Particular tables cause query performance problems

  • I'm part of a small startup developing a web application that includes a reporting component where we can build reports graphically, which get translated into SQL select statements. In true entrepreneurial fashion, i'm in over my head in terms of DBA responsibilities.

    On two separate occasions, we have had reports that, when executed, caused the SQL Server process to peg the CPU and the query to take a loong time to complete (20 or 30 minutes). For both of these situations, removing references to 2 particular tables (which are related with a foreign key) caused both queries to speed up to almost instantaneous execution.

    I'm wondering what about these 2 tables could be causing this sort of slow-down, and if there's something in the design of the tables and database that would be an obvious suspect and candidate for change.
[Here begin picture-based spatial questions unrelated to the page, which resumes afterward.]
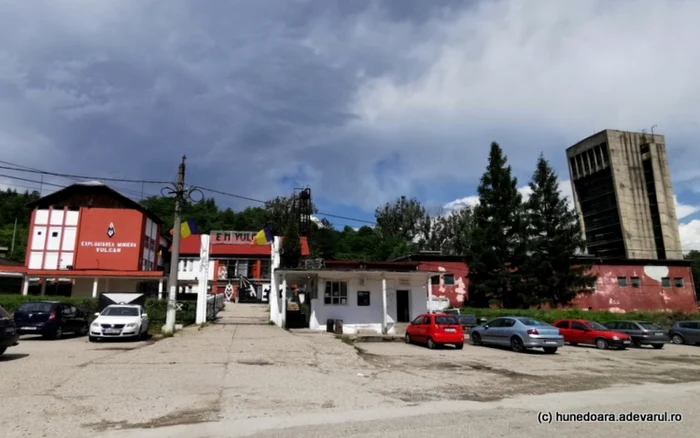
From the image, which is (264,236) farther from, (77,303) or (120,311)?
(77,303)

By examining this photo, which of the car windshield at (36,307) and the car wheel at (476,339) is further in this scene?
the car wheel at (476,339)

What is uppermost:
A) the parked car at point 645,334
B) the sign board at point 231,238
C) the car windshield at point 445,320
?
the sign board at point 231,238

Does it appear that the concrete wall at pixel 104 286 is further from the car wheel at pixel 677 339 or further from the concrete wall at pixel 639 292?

When looking at the query plan for one of the queries, 92% of the Cost is on a Clustered Index Scan of 1 of these 2 tables - i'm not exactly sure what this means, or recommends.

    Any enlightenment, guidance, or direction would be very much appreciated - thanks!

    The server we're working with here looks like:

    Windows Server 2003, Standard Edition, Service Pack 2

    AMD Athlon 64 X2 Dual Core Processor 4600+ 2.41GHz

    2GB RAM

    SQL Server 2005, Service Pack 2

  • Can you post the queries, the table schemas, the index definitions and the execution plans with that table as part of the query? (save as a .sqlplan file, zip and attach)

    Gail Shaw
    Microsoft Certified Master: SQL Server, MVP, M.Sc (Comp Sci)
    SQL In The Wild: Discussions on DB performance with occasional diversions into recoverability

    We walk in the dark places no others will enter
    We stand on the bridge and no one may pass
  • It's a good thing i treasure humility, because i have a feeling this post will provide aplenty for me 😀

    Ok, so i'm attaching a zip file, containing:

    - ExecutionPlan.sqlplan

    - PurchaseTransactions.sql (table definition for primary key participant of the problematic duo)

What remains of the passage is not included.